Best Practices in Character Coaching Align with CBT Principles
Importance of Proper "Mindset" is Key to Character Development
Best practices in character coaching align with "mindset interventions" which incorporate principles of widely accepted, cognitive behavioral therapy (CBT) approaches and positive psychology including motivational intervention.
In a paper published by The Bill and Melinda Gates Foundation (2014), Carol Dweck, PhD presents a comprehensive review of "mindsets and skills that promote long-term learning". She details a wide range of methods and strategies pointing to the value of mindset interventions, social belonging, value affirmation, identity, self relevance interventions, teaching self-regulation, and integrating curricula with practices that promote academic tenacity.
Dr. Dweck addresses "mindset interventions" specifically in reporting that, "...a critical aspect of academic tenacity is the ability to rise above immediate concerns and respond to academic setbacks with resilience. Students who endorse a fixed mindset about intelligence tend to be overly focused on short-term concerns about their ability and to view academic setbacks as evidence of a lack of ability. When their ability is threatened or undermined, they then withdraw their effort and this, not surprisingly, impairs their academic achievement."

• **Supplied material**:
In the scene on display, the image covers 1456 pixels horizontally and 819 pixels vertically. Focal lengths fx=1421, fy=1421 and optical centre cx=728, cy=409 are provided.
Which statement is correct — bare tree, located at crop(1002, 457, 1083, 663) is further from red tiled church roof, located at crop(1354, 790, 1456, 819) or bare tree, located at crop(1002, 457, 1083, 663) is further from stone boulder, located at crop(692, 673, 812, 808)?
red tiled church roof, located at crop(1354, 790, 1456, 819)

==

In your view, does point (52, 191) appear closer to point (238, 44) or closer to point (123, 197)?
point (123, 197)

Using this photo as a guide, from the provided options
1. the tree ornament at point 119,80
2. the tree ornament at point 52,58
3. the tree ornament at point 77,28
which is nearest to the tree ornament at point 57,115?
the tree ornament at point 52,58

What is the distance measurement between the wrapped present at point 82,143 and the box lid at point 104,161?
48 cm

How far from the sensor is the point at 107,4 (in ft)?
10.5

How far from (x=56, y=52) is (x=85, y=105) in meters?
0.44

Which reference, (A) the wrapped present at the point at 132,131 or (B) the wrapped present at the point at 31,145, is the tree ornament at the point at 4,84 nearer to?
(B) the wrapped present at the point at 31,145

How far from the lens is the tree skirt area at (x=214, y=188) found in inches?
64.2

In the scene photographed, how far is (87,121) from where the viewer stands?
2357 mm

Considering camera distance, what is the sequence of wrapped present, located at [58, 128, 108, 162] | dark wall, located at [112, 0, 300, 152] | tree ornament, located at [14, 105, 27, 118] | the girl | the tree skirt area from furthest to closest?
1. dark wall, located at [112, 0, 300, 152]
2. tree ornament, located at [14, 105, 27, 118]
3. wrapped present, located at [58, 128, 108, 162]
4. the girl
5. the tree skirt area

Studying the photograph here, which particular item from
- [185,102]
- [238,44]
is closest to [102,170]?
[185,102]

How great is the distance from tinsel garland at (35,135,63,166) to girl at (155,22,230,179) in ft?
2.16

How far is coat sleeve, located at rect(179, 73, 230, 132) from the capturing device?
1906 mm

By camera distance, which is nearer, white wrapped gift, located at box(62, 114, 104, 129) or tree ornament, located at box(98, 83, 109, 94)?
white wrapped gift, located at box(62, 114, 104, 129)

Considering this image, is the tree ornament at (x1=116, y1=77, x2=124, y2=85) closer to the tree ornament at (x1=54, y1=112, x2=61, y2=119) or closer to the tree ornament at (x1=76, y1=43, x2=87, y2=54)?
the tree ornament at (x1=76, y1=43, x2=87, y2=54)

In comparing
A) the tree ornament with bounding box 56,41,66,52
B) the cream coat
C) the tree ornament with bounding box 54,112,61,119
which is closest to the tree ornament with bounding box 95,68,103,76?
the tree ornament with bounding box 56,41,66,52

• **What is required**: Continue the passage on character coaching and mindset interventions, starting after its last sentence.

• **Response to the task**:
The report also cites, a study involving minority public school students in New York City who were making the difficult transition to 7th grade. Students exposed to the growth mindset, wherein they had opportunity to engage in a motivational intervention showed a sharp rebound in math performance.
It's clear that best practices in character coaching align with widely accepted, cognitive behavioral therapy (CBT)-informed approaches. Research shows that a positive mindset, facilitated through the application of CBT principles, is the key to consistently demonstrating the positive behavior associated with good character skills (Gutman & Schoon, 2013). Instead of attributing poor performance to a lack of talents and abilities, or otherwise uncontrollable environmental factors, students learn to think differently about themselves and their environment, feel better about themselves and experience greater success in achieving their goals.
Progressions facilitates this learning by helping students develop the mindset that they have the talents and abilities to succeed, will work hard and improve, and can see themselves reaching their goals.